- USD/CHF extends the rally to near 0.8970 in Thursday’s early European session.
- Global economic uncertainties and geopolitical tensions could boost the Swiss Franc.
- The estimate of the US Q4 GDP data will be in the spotlight later on Thursday.
The USD/CHF pair trades in positive territory for the second consecutive day around 0.8970 during the early European session on Thursday. A modest recovery in the US Dollar (USD) provides some support to the pair. The estimate of US Gross Domestic Product (GDP) for the fourth quarter (Q4) will take center stage later on Thursday.
The renewed levy of tariffs by US President Donald Trump on Canadian and Mexican imports has raised concerns about global trade tensions. Any signs of trade tensions, economic uncertainty and ongoing geopolitical tensions could drive demand for safe-haven currencies like the Swiss Franc (CHF) and create a headwind for USD/CHF.
Worries over US economic growth have boosted expectations that the Federal Reserve (Fed) would deliver at least two rate cuts this year. This, in turn, might cap the upside for the pair. US consumer confidence declined the most since August 2021, falling to 98.3 in February versus 105.3 prior, according to the Conference Board.
Meanwhile, New Home Sales in the US fell by 10.5% MoM to 657,000 units in January from 734,000 units (revised from 698,000) in the previous reading, according to the Commerce Department's Census Bureau on Wednesday. This figure came in weaker than the 680,000 units expected. Investors will closely monitor the US Q4 GDP report, which is due later on Thursday. In case of a stronger-than-expected outcome, this could lift the Greenback.
Swiss Franc FAQs
The Swiss Franc (CHF) is Switzerland’s official currency. It is among the top ten most traded currencies globally, reaching volumes that well exceed the size of the Swiss economy. Its value is determined by the broad market sentiment, the country’s economic health or action taken by the Swiss National Bank (SNB), among other factors. Between 2011 and 2015, the Swiss Franc was pegged to the Euro (EUR). The peg was abruptly removed, resulting in a more than 20% increase in the Franc’s value, causing a turmoil in markets. Even though the peg isn’t in force anymore, CHF fortunes tend to be highly correlated with the Euro ones due to the high dependency of the Swiss economy on the neighboring Eurozone.
The Swiss Franc (CHF) is considered a safe-haven asset, or a currency that investors tend to buy in times of market stress. This is due to the perceived status of Switzerland in the world: a stable economy, a strong export sector, big central bank reserves or a longstanding political stance towards neutrality in global conflicts make the country’s currency a good choice for investors fleeing from risks. Turbulent times are likely to strengthen CHF value against other currencies that are seen as more risky to invest in.

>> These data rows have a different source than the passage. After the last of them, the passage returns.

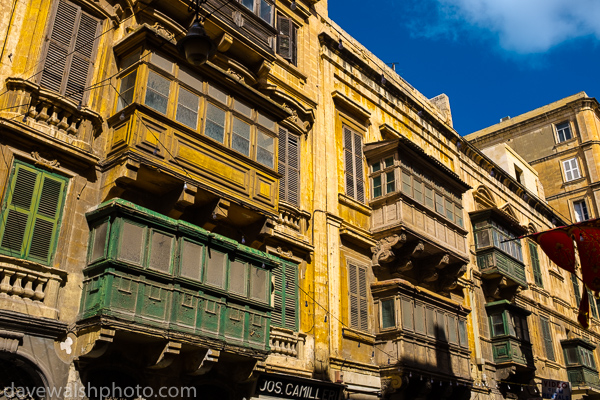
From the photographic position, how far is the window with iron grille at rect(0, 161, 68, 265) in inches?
399

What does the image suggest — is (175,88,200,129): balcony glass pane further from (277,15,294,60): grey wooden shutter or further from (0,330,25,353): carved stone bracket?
(277,15,294,60): grey wooden shutter

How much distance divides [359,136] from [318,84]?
7.26 feet

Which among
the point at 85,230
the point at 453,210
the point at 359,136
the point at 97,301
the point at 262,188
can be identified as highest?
the point at 359,136

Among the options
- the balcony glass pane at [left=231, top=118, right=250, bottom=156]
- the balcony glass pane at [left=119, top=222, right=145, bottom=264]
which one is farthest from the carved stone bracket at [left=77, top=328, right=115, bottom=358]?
the balcony glass pane at [left=231, top=118, right=250, bottom=156]

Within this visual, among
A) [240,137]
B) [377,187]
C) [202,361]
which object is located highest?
[377,187]

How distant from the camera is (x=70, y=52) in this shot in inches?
479

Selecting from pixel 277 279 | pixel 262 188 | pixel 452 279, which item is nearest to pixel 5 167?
pixel 262 188

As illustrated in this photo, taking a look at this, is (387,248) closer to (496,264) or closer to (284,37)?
(284,37)

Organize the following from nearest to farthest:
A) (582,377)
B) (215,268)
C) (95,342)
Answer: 1. (95,342)
2. (215,268)
3. (582,377)

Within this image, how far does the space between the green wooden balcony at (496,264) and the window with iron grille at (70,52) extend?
16473 millimetres

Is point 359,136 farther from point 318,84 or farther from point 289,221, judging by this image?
point 289,221

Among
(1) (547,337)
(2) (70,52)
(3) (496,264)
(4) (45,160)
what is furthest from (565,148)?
(4) (45,160)

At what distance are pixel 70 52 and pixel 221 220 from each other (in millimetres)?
4699

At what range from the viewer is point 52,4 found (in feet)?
40.1
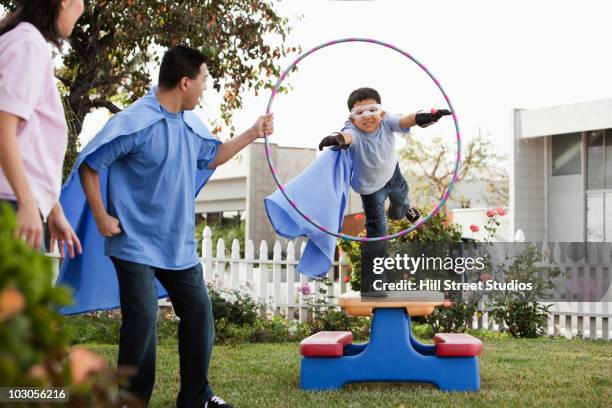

The Swiss National Bank (SNB) meets four times a year – once every quarter, less than other major central banks – to decide on monetary policy. The bank aims for an annual inflation rate of less than 2%. When inflation is above target or forecasted to be above target in the foreseeable future, the bank will attempt to tame price growth by raising its policy rate. Higher interest rates are generally positive for the Swiss Franc (CHF) as they lead to higher yields, making the country a more attractive place for investors. On the contrary, lower interest rates tend to weaken CHF.
Macroeconomic data releases in Switzerland are key to assessing the state of the economy and can impact the Swiss Franc’s (CHF) valuation. The Swiss economy is broadly stable, but any sudden change in economic growth, inflation, current account or the central bank’s currency reserves have the potential to trigger moves in CHF. Generally, high economic growth, low unemployment and high confidence are good for CHF. Conversely, if economic data points to weakening momentum, CHF is likely to depreciate.
As a small and open economy, Switzerland is heavily dependent on the health of the neighboring Eurozone economies. The broader European Union is Switzerland’s main economic partner and a key political ally, so macroeconomic and monetary policy stability in the Eurozone is essential for Switzerland and, thus, for the Swiss Franc (CHF). With such dependency, some models suggest that the correlation between the fortunes of the Euro (EUR) and the CHF is more than 90%, or close to perfect.